**WRITTEN PROBLEM**
Reproduce the listing from the line with "Observing this snapshot, is" up to and including the line with "1034 inches", and nothing beyond it, requests included. In the answers only, multiply every number, whether a coordinate or a distance, by 2.2 and round each result to the same number of decimal places as the original, with halves rounded up.

**DATA FOR THIS EXERCISE**
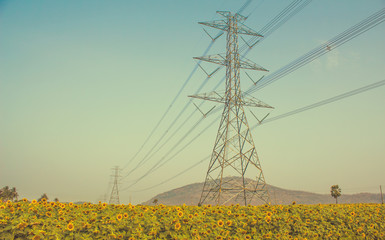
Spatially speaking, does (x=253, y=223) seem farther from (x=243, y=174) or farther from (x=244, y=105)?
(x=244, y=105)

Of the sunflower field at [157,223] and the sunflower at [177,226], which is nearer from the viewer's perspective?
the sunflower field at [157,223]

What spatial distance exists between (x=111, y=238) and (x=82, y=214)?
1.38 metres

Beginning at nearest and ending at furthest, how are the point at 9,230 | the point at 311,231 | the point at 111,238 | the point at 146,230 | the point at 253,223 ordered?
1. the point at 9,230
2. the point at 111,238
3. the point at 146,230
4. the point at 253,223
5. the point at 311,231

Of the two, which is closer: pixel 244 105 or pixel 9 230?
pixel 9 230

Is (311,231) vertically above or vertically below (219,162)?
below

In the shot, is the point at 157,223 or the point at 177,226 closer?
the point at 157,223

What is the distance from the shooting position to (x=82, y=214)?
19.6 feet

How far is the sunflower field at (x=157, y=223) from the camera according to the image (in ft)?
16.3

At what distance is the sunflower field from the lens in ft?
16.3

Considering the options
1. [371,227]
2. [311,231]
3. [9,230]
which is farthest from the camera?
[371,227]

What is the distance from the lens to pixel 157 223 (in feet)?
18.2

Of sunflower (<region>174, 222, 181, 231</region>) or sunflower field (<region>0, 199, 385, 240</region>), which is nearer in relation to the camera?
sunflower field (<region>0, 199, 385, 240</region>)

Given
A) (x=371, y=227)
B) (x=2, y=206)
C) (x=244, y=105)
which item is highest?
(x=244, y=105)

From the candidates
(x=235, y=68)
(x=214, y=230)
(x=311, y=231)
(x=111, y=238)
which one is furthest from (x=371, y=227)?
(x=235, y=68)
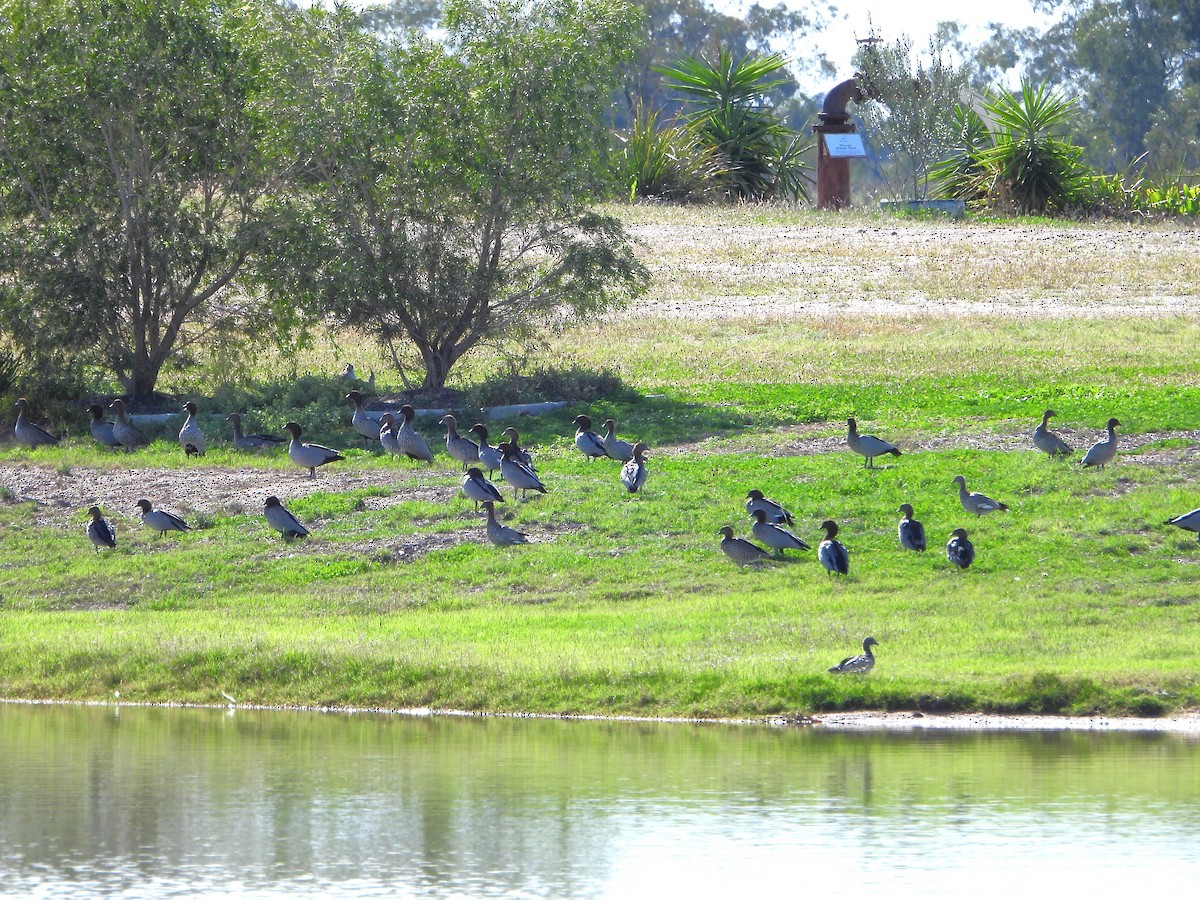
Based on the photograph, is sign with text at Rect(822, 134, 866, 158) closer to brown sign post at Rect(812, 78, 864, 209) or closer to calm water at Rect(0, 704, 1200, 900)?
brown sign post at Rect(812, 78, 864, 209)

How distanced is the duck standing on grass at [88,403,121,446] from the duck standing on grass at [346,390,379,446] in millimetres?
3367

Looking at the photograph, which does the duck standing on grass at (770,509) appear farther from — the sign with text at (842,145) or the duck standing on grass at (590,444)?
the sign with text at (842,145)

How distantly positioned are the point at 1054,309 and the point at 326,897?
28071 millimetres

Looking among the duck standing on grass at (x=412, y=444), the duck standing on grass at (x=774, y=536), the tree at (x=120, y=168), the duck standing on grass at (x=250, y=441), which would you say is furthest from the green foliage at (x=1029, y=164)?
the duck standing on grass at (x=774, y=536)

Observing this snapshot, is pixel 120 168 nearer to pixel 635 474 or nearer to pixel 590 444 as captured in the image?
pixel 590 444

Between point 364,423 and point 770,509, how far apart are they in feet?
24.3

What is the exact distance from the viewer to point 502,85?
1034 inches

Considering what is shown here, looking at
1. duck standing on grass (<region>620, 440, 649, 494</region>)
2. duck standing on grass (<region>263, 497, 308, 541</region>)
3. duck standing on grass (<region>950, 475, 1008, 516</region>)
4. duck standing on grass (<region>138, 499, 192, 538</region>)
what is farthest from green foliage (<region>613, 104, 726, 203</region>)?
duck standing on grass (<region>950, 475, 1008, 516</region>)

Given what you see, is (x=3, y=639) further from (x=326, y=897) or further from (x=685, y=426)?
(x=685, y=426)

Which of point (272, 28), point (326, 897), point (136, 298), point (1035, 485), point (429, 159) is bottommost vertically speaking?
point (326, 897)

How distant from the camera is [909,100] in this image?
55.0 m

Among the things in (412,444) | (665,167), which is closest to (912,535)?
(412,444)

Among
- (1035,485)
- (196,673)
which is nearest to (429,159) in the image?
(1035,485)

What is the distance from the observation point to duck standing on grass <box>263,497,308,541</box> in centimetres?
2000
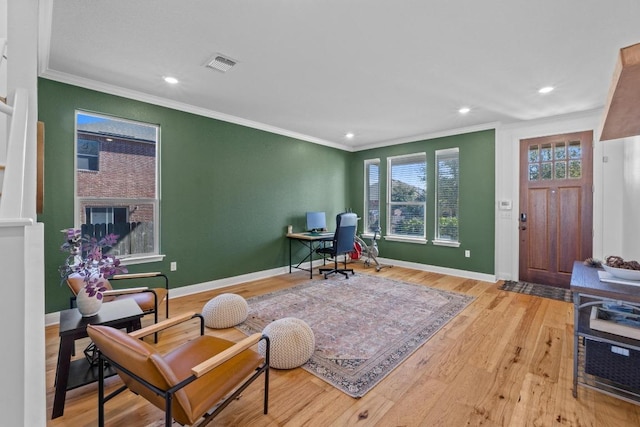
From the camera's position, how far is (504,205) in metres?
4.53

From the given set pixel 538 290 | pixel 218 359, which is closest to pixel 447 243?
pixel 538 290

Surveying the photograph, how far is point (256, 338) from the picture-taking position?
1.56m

* * *

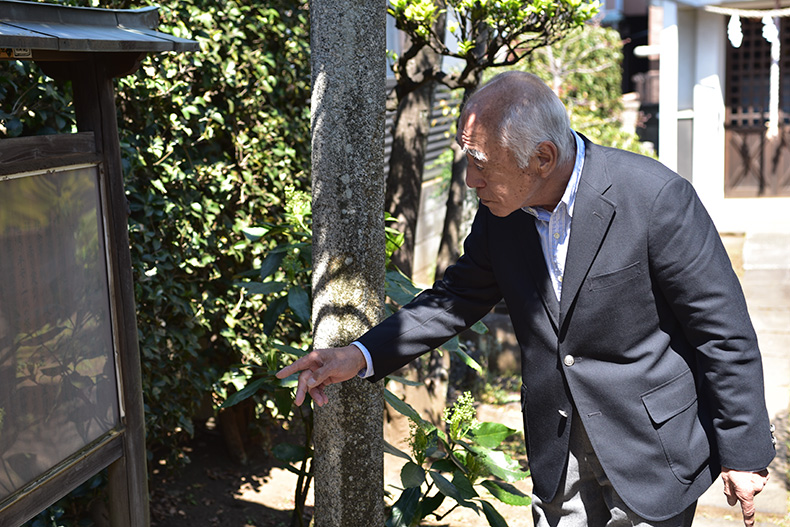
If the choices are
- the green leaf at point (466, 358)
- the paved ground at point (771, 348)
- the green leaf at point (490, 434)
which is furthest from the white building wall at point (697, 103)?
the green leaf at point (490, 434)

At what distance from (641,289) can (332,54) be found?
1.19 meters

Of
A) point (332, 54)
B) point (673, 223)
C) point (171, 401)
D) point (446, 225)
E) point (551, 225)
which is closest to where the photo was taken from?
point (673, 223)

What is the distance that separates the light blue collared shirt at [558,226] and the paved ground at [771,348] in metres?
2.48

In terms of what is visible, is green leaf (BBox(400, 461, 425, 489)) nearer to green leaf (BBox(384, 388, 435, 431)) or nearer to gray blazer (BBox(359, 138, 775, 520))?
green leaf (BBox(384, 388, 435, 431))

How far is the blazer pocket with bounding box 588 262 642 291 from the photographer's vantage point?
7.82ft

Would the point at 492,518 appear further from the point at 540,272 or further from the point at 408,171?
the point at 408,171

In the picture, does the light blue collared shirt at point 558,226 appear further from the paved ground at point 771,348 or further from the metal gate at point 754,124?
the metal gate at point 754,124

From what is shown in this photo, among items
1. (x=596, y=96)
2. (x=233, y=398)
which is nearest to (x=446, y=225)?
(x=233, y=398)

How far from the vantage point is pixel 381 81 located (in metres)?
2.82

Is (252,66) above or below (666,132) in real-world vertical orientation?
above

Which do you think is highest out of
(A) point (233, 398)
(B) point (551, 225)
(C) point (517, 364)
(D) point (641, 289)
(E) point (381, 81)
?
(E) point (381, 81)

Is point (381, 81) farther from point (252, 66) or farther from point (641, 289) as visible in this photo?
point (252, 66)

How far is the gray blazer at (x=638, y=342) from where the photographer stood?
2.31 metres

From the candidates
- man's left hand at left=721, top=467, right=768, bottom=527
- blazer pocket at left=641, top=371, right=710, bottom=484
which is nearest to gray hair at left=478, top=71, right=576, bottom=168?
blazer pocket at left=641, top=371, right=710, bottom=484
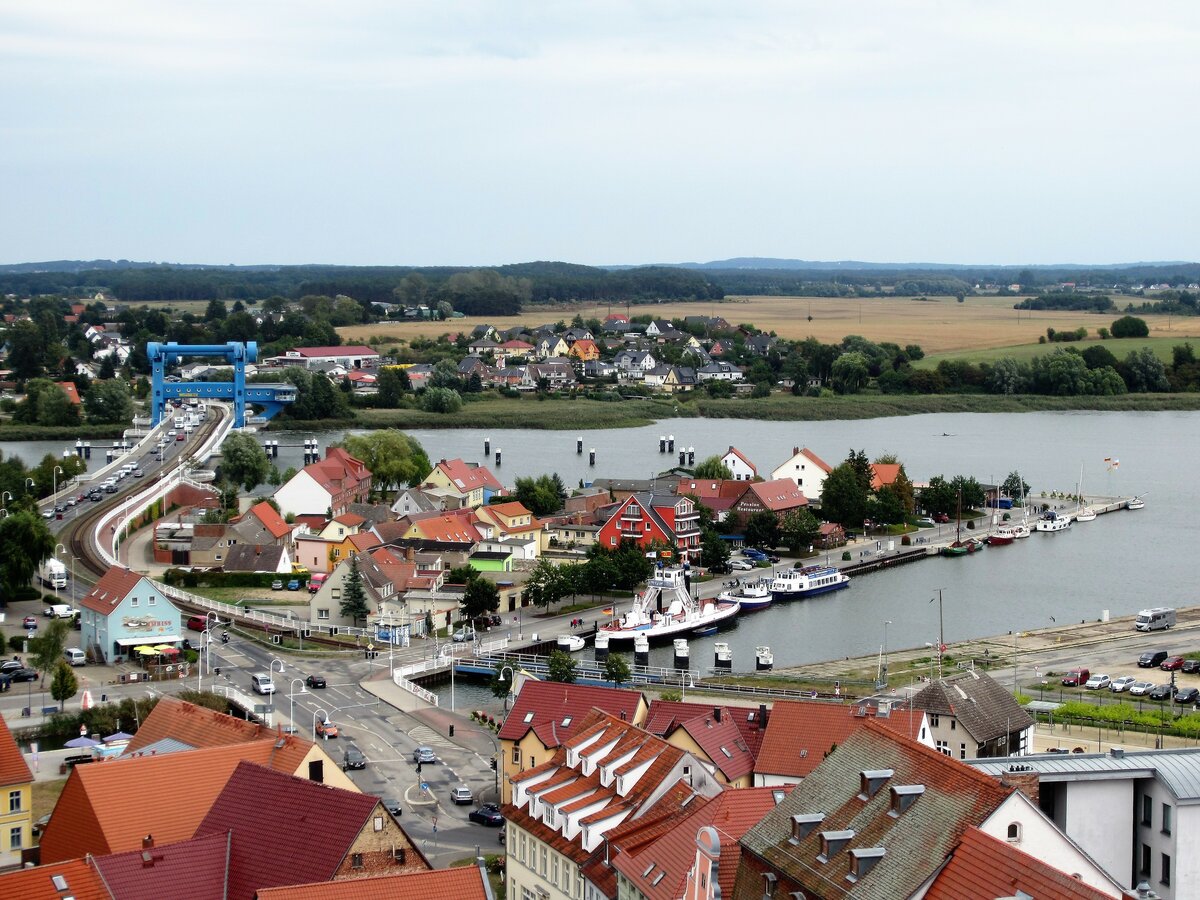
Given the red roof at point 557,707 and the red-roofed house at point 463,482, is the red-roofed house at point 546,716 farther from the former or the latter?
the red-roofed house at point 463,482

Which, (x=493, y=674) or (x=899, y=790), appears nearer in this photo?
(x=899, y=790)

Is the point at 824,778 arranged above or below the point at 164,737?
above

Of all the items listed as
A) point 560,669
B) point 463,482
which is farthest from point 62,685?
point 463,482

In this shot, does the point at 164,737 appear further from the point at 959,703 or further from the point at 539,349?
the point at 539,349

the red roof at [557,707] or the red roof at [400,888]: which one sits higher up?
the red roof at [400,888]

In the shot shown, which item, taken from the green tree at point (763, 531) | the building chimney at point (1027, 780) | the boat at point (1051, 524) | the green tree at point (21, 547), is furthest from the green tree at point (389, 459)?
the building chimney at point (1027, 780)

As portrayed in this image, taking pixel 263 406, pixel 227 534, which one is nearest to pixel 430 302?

...

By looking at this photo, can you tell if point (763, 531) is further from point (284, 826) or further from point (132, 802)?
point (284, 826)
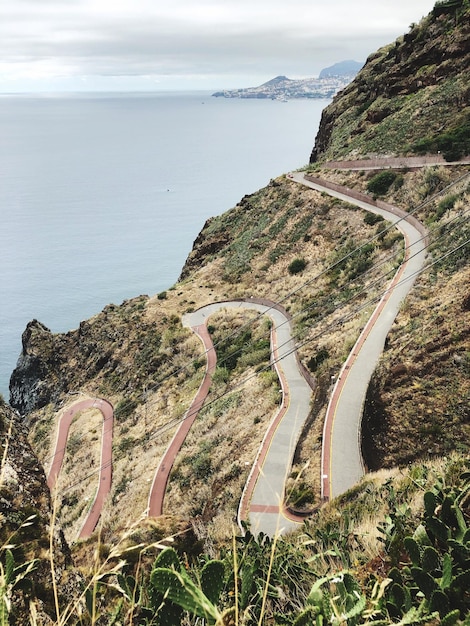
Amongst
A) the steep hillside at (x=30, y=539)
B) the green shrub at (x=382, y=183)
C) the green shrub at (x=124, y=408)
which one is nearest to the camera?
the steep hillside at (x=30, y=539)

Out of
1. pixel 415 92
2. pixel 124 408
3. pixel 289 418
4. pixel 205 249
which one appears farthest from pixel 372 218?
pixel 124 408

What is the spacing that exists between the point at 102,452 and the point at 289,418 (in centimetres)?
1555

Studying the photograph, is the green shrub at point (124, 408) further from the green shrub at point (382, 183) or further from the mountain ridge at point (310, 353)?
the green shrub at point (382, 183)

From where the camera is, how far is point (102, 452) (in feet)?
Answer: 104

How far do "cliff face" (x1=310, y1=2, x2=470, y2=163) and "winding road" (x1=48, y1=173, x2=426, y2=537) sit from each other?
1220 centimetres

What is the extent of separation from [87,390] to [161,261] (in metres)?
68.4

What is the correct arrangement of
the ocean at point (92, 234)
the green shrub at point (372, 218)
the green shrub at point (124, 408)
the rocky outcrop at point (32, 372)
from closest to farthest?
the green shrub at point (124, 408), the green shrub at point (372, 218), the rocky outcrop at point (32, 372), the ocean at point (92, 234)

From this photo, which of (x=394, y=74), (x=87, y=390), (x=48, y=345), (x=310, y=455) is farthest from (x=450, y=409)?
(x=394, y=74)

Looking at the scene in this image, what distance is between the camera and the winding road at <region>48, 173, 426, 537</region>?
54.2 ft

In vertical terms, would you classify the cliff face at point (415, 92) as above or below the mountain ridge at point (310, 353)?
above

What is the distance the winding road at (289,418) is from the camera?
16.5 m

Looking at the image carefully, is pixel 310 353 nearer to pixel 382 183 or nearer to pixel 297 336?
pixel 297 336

**COMPLETE RESPONSE**
Observing this snapshot, is pixel 120 168 nearer to pixel 635 474 or nearer to pixel 590 444 as captured in the image?
pixel 1298 977

Between point 364,423 and point 770,509, how far apart are they in feet?
53.5

What is the exact distance from the viewer to point 502,85?
2275 inches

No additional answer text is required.